Перейдем дальше, к его объяснению революции. Тут мы натыкаемся на чрезвычайно характерные признания, их целый ряд. Прежде всего Милюков окончательно должен был расстаться с мыслью о том, что Октябрьский переворот был чем–то вроде дворцового переворота, что это сочинили большевики с некоторым количеством солдат, некоторым количеством балтийских матросов и пр. «В. Москве, — говорит он, — в ноябре борьба против большевистского переворота не была поддержана массами. Здесь за русское государство сражалось пять тысяч юнкеров, студентов и прапорщиков: солдаты и рабочие были на стороне большевиков, а буржуазия не выставила никакой национальной гвардии, чтобы помочь сражающимся». Таким образом, массовый характер Октябрьской революции Милюков вынужден был признать. Это была действительно народная революция; с этим он ничего больше поделать не мог. Естественно, перед ним стоит вопрос: как это случилось? Подкупили человека под Краковом немецкие промышленники, и в результате, — народная революция. Как понять? Правда, крестьяне выступили из–за земли довольно рано, в революцию 1905 года, ну, а рабочие? Как с этим быть? Чем действовали большевики? И ответ Милюкова в этом отношении по своей оголенности, совершенной бессодержательности и никчемности превосходит все ожидаемое. Если бы я был немецким читателем этой книги, то я бы обиделся, что мне подают такие вещи. Милюков отвечает: «Чем держались большевики? Обещаниями и застращиванием». Сначала обещали, потом застращивали. И это представление о народном движении, о массовом движении. Так можно поступать только со сворой собак. Сначала дать подачку, а потом — плетью.. Но как с народной массой, которая дала власть первому временному правительству, по признанию самого Милюкова, как с этой народной массой можно было так поступать? Я понимаю, можно соблазнить, обмануть обещаниями в первое время, но как в течение 10 лет обманывать обещаниями?
И вот для того, чтобы объяснить «застращивание», Милюков должен прибегнуть к цифрам совершенно необыкновенным, к цифрам, которые позвольте вам привести. Это статистические результаты деятельности ЧК. Я приведу только два примера. ЧК расстреляла 6 675 профессоров, 355250 интеллигентов, 28 архиереев. Это маленькое дело. Расстрелом архиереев не запугаешь народную массу. Поэтому в число расстрелянных вводится 260000 солдат, 193350 рабочих, 815000 крестьян (голос: «А источник указан?»). Из «Таймса». Согласитесь, что такого рода колоссальными мерами можно запугать кого угодно. Вот каким образом производилось запугивание народной массы.

+ + + + +

Что сделать:
(A) Сколько юнкеров, студентов и прапорщиков, согласно цитате из Милюкова в отрывке о его объяснении революции, сражалось в Москве против большевистского переворота?
(B) Воспроизведите из отрывка о Милюкове фрагмент, который открывается словами «И вот для того, чтобы» и закрывается словами «запугивание народной массы.».
(C) Объясните по отрывку о Милюкове, почему, по словам автора, в число расстрелянных ЧК вводятся солдаты, рабочие и крестьяне.

+ + + + +

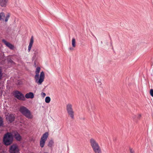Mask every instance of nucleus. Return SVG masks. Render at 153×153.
Listing matches in <instances>:
<instances>
[{
	"instance_id": "0eeeda50",
	"label": "nucleus",
	"mask_w": 153,
	"mask_h": 153,
	"mask_svg": "<svg viewBox=\"0 0 153 153\" xmlns=\"http://www.w3.org/2000/svg\"><path fill=\"white\" fill-rule=\"evenodd\" d=\"M9 152L10 153H19V150L18 146L16 144H13L10 146L9 148Z\"/></svg>"
},
{
	"instance_id": "6ab92c4d",
	"label": "nucleus",
	"mask_w": 153,
	"mask_h": 153,
	"mask_svg": "<svg viewBox=\"0 0 153 153\" xmlns=\"http://www.w3.org/2000/svg\"><path fill=\"white\" fill-rule=\"evenodd\" d=\"M10 17V14L9 13H8L7 15L5 17V22H7L9 19V18Z\"/></svg>"
},
{
	"instance_id": "aec40b11",
	"label": "nucleus",
	"mask_w": 153,
	"mask_h": 153,
	"mask_svg": "<svg viewBox=\"0 0 153 153\" xmlns=\"http://www.w3.org/2000/svg\"><path fill=\"white\" fill-rule=\"evenodd\" d=\"M7 61L9 63L12 64L14 63L13 61L10 58L8 59H7Z\"/></svg>"
},
{
	"instance_id": "423d86ee",
	"label": "nucleus",
	"mask_w": 153,
	"mask_h": 153,
	"mask_svg": "<svg viewBox=\"0 0 153 153\" xmlns=\"http://www.w3.org/2000/svg\"><path fill=\"white\" fill-rule=\"evenodd\" d=\"M48 135V132H45L42 136L40 141V145L41 147L43 148L44 146Z\"/></svg>"
},
{
	"instance_id": "9d476101",
	"label": "nucleus",
	"mask_w": 153,
	"mask_h": 153,
	"mask_svg": "<svg viewBox=\"0 0 153 153\" xmlns=\"http://www.w3.org/2000/svg\"><path fill=\"white\" fill-rule=\"evenodd\" d=\"M2 42L6 45L11 50H13L14 48V46L10 43V42H7L5 40L3 39L2 40Z\"/></svg>"
},
{
	"instance_id": "393cba45",
	"label": "nucleus",
	"mask_w": 153,
	"mask_h": 153,
	"mask_svg": "<svg viewBox=\"0 0 153 153\" xmlns=\"http://www.w3.org/2000/svg\"><path fill=\"white\" fill-rule=\"evenodd\" d=\"M109 37L110 38V39L111 40V42H110V44H111V45L113 47V46H112V40H111V37L110 36H109Z\"/></svg>"
},
{
	"instance_id": "20e7f679",
	"label": "nucleus",
	"mask_w": 153,
	"mask_h": 153,
	"mask_svg": "<svg viewBox=\"0 0 153 153\" xmlns=\"http://www.w3.org/2000/svg\"><path fill=\"white\" fill-rule=\"evenodd\" d=\"M19 111L26 117L29 118H31L30 112L26 107L24 106L21 107L19 109Z\"/></svg>"
},
{
	"instance_id": "b1692460",
	"label": "nucleus",
	"mask_w": 153,
	"mask_h": 153,
	"mask_svg": "<svg viewBox=\"0 0 153 153\" xmlns=\"http://www.w3.org/2000/svg\"><path fill=\"white\" fill-rule=\"evenodd\" d=\"M41 95L43 97H44L46 95V94L45 93L42 92L41 93Z\"/></svg>"
},
{
	"instance_id": "a211bd4d",
	"label": "nucleus",
	"mask_w": 153,
	"mask_h": 153,
	"mask_svg": "<svg viewBox=\"0 0 153 153\" xmlns=\"http://www.w3.org/2000/svg\"><path fill=\"white\" fill-rule=\"evenodd\" d=\"M5 15L4 13L1 12L0 13V20L1 19H3L2 17H5Z\"/></svg>"
},
{
	"instance_id": "4468645a",
	"label": "nucleus",
	"mask_w": 153,
	"mask_h": 153,
	"mask_svg": "<svg viewBox=\"0 0 153 153\" xmlns=\"http://www.w3.org/2000/svg\"><path fill=\"white\" fill-rule=\"evenodd\" d=\"M54 143L53 140L51 139L49 142L48 144V146L50 147H51L53 146Z\"/></svg>"
},
{
	"instance_id": "f03ea898",
	"label": "nucleus",
	"mask_w": 153,
	"mask_h": 153,
	"mask_svg": "<svg viewBox=\"0 0 153 153\" xmlns=\"http://www.w3.org/2000/svg\"><path fill=\"white\" fill-rule=\"evenodd\" d=\"M40 70V68L39 67H37L35 71L36 75L34 78L36 80V82L39 84H41L43 82L45 78V74L43 71H42L40 74L39 78V72Z\"/></svg>"
},
{
	"instance_id": "2f4dec72",
	"label": "nucleus",
	"mask_w": 153,
	"mask_h": 153,
	"mask_svg": "<svg viewBox=\"0 0 153 153\" xmlns=\"http://www.w3.org/2000/svg\"><path fill=\"white\" fill-rule=\"evenodd\" d=\"M134 153V152H133V153Z\"/></svg>"
},
{
	"instance_id": "f3484780",
	"label": "nucleus",
	"mask_w": 153,
	"mask_h": 153,
	"mask_svg": "<svg viewBox=\"0 0 153 153\" xmlns=\"http://www.w3.org/2000/svg\"><path fill=\"white\" fill-rule=\"evenodd\" d=\"M51 101V98L49 97H47L45 98V102L47 103H49Z\"/></svg>"
},
{
	"instance_id": "2eb2a0df",
	"label": "nucleus",
	"mask_w": 153,
	"mask_h": 153,
	"mask_svg": "<svg viewBox=\"0 0 153 153\" xmlns=\"http://www.w3.org/2000/svg\"><path fill=\"white\" fill-rule=\"evenodd\" d=\"M4 124L2 118L0 117V127H4Z\"/></svg>"
},
{
	"instance_id": "cd10ccee",
	"label": "nucleus",
	"mask_w": 153,
	"mask_h": 153,
	"mask_svg": "<svg viewBox=\"0 0 153 153\" xmlns=\"http://www.w3.org/2000/svg\"><path fill=\"white\" fill-rule=\"evenodd\" d=\"M95 107L94 106L93 107H92V109L93 110H94L95 109Z\"/></svg>"
},
{
	"instance_id": "f257e3e1",
	"label": "nucleus",
	"mask_w": 153,
	"mask_h": 153,
	"mask_svg": "<svg viewBox=\"0 0 153 153\" xmlns=\"http://www.w3.org/2000/svg\"><path fill=\"white\" fill-rule=\"evenodd\" d=\"M14 135L10 132H7L5 134L3 139V143L6 146L11 145L13 143V137L18 141H20L22 137L17 131L14 132Z\"/></svg>"
},
{
	"instance_id": "bb28decb",
	"label": "nucleus",
	"mask_w": 153,
	"mask_h": 153,
	"mask_svg": "<svg viewBox=\"0 0 153 153\" xmlns=\"http://www.w3.org/2000/svg\"><path fill=\"white\" fill-rule=\"evenodd\" d=\"M69 50H74V48L72 47H70L69 48Z\"/></svg>"
},
{
	"instance_id": "dca6fc26",
	"label": "nucleus",
	"mask_w": 153,
	"mask_h": 153,
	"mask_svg": "<svg viewBox=\"0 0 153 153\" xmlns=\"http://www.w3.org/2000/svg\"><path fill=\"white\" fill-rule=\"evenodd\" d=\"M72 45L73 47H75L76 46V41L74 38H73L72 40Z\"/></svg>"
},
{
	"instance_id": "a878e982",
	"label": "nucleus",
	"mask_w": 153,
	"mask_h": 153,
	"mask_svg": "<svg viewBox=\"0 0 153 153\" xmlns=\"http://www.w3.org/2000/svg\"><path fill=\"white\" fill-rule=\"evenodd\" d=\"M130 153H133V152H134V151H133V149H130Z\"/></svg>"
},
{
	"instance_id": "5701e85b",
	"label": "nucleus",
	"mask_w": 153,
	"mask_h": 153,
	"mask_svg": "<svg viewBox=\"0 0 153 153\" xmlns=\"http://www.w3.org/2000/svg\"><path fill=\"white\" fill-rule=\"evenodd\" d=\"M141 117V115L140 114L138 115L137 117V119L139 120Z\"/></svg>"
},
{
	"instance_id": "f8f14e48",
	"label": "nucleus",
	"mask_w": 153,
	"mask_h": 153,
	"mask_svg": "<svg viewBox=\"0 0 153 153\" xmlns=\"http://www.w3.org/2000/svg\"><path fill=\"white\" fill-rule=\"evenodd\" d=\"M33 42V38L32 36L30 39V41L28 47V52L30 51Z\"/></svg>"
},
{
	"instance_id": "4be33fe9",
	"label": "nucleus",
	"mask_w": 153,
	"mask_h": 153,
	"mask_svg": "<svg viewBox=\"0 0 153 153\" xmlns=\"http://www.w3.org/2000/svg\"><path fill=\"white\" fill-rule=\"evenodd\" d=\"M3 74L2 72V71L1 69H0V80L1 79L2 77Z\"/></svg>"
},
{
	"instance_id": "1a4fd4ad",
	"label": "nucleus",
	"mask_w": 153,
	"mask_h": 153,
	"mask_svg": "<svg viewBox=\"0 0 153 153\" xmlns=\"http://www.w3.org/2000/svg\"><path fill=\"white\" fill-rule=\"evenodd\" d=\"M6 118L7 120L8 121V123H11L15 120V117L14 114H10L7 115Z\"/></svg>"
},
{
	"instance_id": "6e6552de",
	"label": "nucleus",
	"mask_w": 153,
	"mask_h": 153,
	"mask_svg": "<svg viewBox=\"0 0 153 153\" xmlns=\"http://www.w3.org/2000/svg\"><path fill=\"white\" fill-rule=\"evenodd\" d=\"M66 109L67 112L71 119H74V111L72 108V105L71 104H68L66 106Z\"/></svg>"
},
{
	"instance_id": "9b49d317",
	"label": "nucleus",
	"mask_w": 153,
	"mask_h": 153,
	"mask_svg": "<svg viewBox=\"0 0 153 153\" xmlns=\"http://www.w3.org/2000/svg\"><path fill=\"white\" fill-rule=\"evenodd\" d=\"M34 94L32 92H30L28 93H27L25 95V98L27 99H33L34 97Z\"/></svg>"
},
{
	"instance_id": "c756f323",
	"label": "nucleus",
	"mask_w": 153,
	"mask_h": 153,
	"mask_svg": "<svg viewBox=\"0 0 153 153\" xmlns=\"http://www.w3.org/2000/svg\"><path fill=\"white\" fill-rule=\"evenodd\" d=\"M36 53H37V52H36V51H35V54Z\"/></svg>"
},
{
	"instance_id": "39448f33",
	"label": "nucleus",
	"mask_w": 153,
	"mask_h": 153,
	"mask_svg": "<svg viewBox=\"0 0 153 153\" xmlns=\"http://www.w3.org/2000/svg\"><path fill=\"white\" fill-rule=\"evenodd\" d=\"M13 94L14 97L19 100L25 101L26 100L24 95L19 91L16 90Z\"/></svg>"
},
{
	"instance_id": "ddd939ff",
	"label": "nucleus",
	"mask_w": 153,
	"mask_h": 153,
	"mask_svg": "<svg viewBox=\"0 0 153 153\" xmlns=\"http://www.w3.org/2000/svg\"><path fill=\"white\" fill-rule=\"evenodd\" d=\"M8 0H0V5L2 7H5Z\"/></svg>"
},
{
	"instance_id": "c85d7f7f",
	"label": "nucleus",
	"mask_w": 153,
	"mask_h": 153,
	"mask_svg": "<svg viewBox=\"0 0 153 153\" xmlns=\"http://www.w3.org/2000/svg\"><path fill=\"white\" fill-rule=\"evenodd\" d=\"M92 36H93L94 37L96 38L95 36L94 35V34H92Z\"/></svg>"
},
{
	"instance_id": "7c9ffc66",
	"label": "nucleus",
	"mask_w": 153,
	"mask_h": 153,
	"mask_svg": "<svg viewBox=\"0 0 153 153\" xmlns=\"http://www.w3.org/2000/svg\"><path fill=\"white\" fill-rule=\"evenodd\" d=\"M34 65H36V64L35 62H34Z\"/></svg>"
},
{
	"instance_id": "412c9836",
	"label": "nucleus",
	"mask_w": 153,
	"mask_h": 153,
	"mask_svg": "<svg viewBox=\"0 0 153 153\" xmlns=\"http://www.w3.org/2000/svg\"><path fill=\"white\" fill-rule=\"evenodd\" d=\"M150 94L151 96L153 97V89H151L150 91Z\"/></svg>"
},
{
	"instance_id": "7ed1b4c3",
	"label": "nucleus",
	"mask_w": 153,
	"mask_h": 153,
	"mask_svg": "<svg viewBox=\"0 0 153 153\" xmlns=\"http://www.w3.org/2000/svg\"><path fill=\"white\" fill-rule=\"evenodd\" d=\"M90 143L95 153H101V149L96 140L93 138L90 140Z\"/></svg>"
}]
</instances>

+ + + + +

Итоговые ответы:
(A) Пять тысяч.

(B)
И вот для того, чтобы объяснить «застращивание», Милюков должен прибегнуть к цифрам совершенно необыкновенным, к цифрам, которые позвольте вам привести. Это статистические результаты деятельности ЧК. Я приведу только два примера. ЧК расстреляла 6 675 профессоров, 355250 интеллигентов, 28 архиереев. Это маленькое дело. Расстрелом архиереев не запугаешь народную массу. Поэтому в число расстрелянных вводится 260000 солдат, 193350 рабочих, 815000 крестьян (голос: «А источник указан?»). Из «Таймса». Согласитесь, что такого рода колоссальными мерами можно запугать кого угодно. Вот каким образом производилось запугивание народной массы.

(C) Расстрелом профессоров, интеллигентов и архиереев народную массу не запугаешь, а Милюкову нужно объяснить «застращивание» народа. Поэтому к ним добавлены 260000 солдат, 193350 рабочих и 815000 крестьян.